Wiltondale is a settlement on western Newfoundland in the Canadian province of Newfoundland and Labrador. It is located at the intersection between Route 430 (Great Northern Peninsula Highway/Viking Trail) and Route 431 (Bonne Bay Road).

The community takes its name from its first settler, Norman Wilton, who moved to the area from Woody Point in 1927. The family were relied upon to provide a way station for people travelling to the logging areas. For most of its existence employment to the town has been limited to logging, to supply the local sawmills and for pulpwood.

After Gros Morne National Park was established, tourism has become an important industry to the town. The community is just south of the park boundary and the Bonne Bay Development Association has established a museum and a pioneer village there.
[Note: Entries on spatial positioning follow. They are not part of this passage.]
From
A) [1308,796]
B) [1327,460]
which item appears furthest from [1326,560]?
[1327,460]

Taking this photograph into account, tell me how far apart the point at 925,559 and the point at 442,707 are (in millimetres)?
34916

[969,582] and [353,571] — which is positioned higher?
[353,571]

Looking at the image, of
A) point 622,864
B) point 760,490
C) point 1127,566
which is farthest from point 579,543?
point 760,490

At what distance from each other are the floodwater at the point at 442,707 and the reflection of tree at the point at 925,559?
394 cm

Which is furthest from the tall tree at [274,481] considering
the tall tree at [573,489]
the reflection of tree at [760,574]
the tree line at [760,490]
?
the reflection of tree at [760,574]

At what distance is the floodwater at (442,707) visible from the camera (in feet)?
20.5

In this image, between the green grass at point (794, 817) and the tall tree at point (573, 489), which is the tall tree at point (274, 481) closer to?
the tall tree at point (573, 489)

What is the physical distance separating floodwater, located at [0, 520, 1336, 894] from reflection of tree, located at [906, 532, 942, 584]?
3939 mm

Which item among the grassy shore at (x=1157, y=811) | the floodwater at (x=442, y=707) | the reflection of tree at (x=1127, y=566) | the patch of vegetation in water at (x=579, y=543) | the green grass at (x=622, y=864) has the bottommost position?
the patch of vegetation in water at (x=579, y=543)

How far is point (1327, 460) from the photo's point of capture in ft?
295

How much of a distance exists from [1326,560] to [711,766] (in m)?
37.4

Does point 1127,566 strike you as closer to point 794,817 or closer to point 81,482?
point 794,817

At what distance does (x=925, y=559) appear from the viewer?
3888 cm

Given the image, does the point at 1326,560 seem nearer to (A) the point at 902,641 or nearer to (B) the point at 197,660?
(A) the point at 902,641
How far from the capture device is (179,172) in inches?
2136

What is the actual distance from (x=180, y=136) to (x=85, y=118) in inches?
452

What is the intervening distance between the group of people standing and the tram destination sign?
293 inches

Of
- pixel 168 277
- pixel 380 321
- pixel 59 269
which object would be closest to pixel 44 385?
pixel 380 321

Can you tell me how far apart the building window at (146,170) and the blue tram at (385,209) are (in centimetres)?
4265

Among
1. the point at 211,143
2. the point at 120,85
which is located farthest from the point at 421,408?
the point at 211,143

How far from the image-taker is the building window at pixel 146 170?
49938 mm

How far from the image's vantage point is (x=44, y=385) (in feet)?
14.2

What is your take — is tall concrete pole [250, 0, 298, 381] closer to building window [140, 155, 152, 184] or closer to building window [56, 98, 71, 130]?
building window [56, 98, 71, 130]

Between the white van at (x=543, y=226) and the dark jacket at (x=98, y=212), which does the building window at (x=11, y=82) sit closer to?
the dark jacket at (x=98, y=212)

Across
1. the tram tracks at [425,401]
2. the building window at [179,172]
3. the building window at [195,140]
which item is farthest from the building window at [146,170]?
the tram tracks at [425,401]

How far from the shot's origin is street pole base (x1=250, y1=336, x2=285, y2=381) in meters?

The community also provides some tourism services.

In the late 1950s, Stedman Payne settled in Wiltondale and opened a small store.  This store remained the centre of Wiltondale until the early 1990s.  The village also had a one-room school called Wiltondale All Grade, a non-denominational church and a sawmill.  A gas station was built and operated by the Payne family in the late 1970s.

In 1982 the population of Wiltondale had grown to 63.  That was the peak population of permanent residents in Wiltondale.

The church burnt down and the school was eventually closed and students were bussed to nearby Deer Lake.